What’s important is that the imitative effects of mass shootings and terror attacks may not be unrelated to one another. The blurry distinction between what constitutes mass shootings vs. acts of terror means that, functionally, those motivated to obtain notoriety or political power through graphic violence may not really care whether their competitors are “terrorists,” “shooters” or something else.

Even when investigators discover political motivations for mass shootings after the fact, it’s not always clear whether an assailant meant to further those political goals through the act of violence. In studies involving multiple different types of violence, Gary Slutkin has found that violent acts tend to spread like “a contagious disease,” increasing other forms of violence. This finding prompts him to frame all forms of violence as public health issues that necessarily reinforce one another.

Similarly, other studies suggest that acts of terror often occur in the context of contentious moments within society — increases in different forms of violence can signal larger trends of polarization, discontentment, disruption, and despair. Reduce the latter trends, reduce the violence.

Now for some perspective. Although mass shootings have increased in recent years, it’s important to keep in mind that gun homicides have been declining steadily since the 1980s. Moreover, Americans tend to greatly exaggerate the likelihood of being the victim of terror within the United States (as compared to, say, being killed by their furniture or any number of other causes of premature death ).

Notwithstanding last summer’s attacks in Chattanooga and Charleston, last week’s attacks on Black Lives Matter activists in Minnesota and Planned Parenthood in Colorado Springs, and (possibly) the San Bernadino attacks, multi-casualty terror attacks within the U.S. have become exceedingly rare.

[You’re more likely to be fatally crushed by furniture than killed by terrorists.]

But regardless of the facts, the public’s heightened anxiety and expectations of more terror are, themselves, troubling. Consider this observation about why violence clusters in space and time, as noted by Midlarsky, et al some thirty-five years ago:

For all of these instances of violence, then, the common element may the presence of socialized norms of nonviolent behavior which are eroded by time and exposure to violence until violence becomes a routine and imitable process (296).

In other words, the fact that many people appear resigned to mass shootings and other forms of violence as “the new normal” in the United States could be part of the problem, not part of the solution.

None of these recent killings was inevitable; all were probably preventable.

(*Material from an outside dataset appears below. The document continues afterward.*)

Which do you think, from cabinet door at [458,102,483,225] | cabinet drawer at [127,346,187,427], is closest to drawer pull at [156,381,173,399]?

Concerted efforts to reinforce norms and practices of nonviolent behavior in all communities are certainly necessary. So is a thorough national conversation about: (1) what our society is doing to stop mass violence; (2) what our society cannot or will not do to stop mass violence; (3) what our society does that allows (or even encourages) mass violence to take place;  (4) and what, if anything, our society can do to prevent violence and terror from impressing hopelessness upon the nation’s collective imagination.

Without concerted effort to reinforce norms and practices of nonviolent behavior in all communities, more violence — not less— may be on the horizon.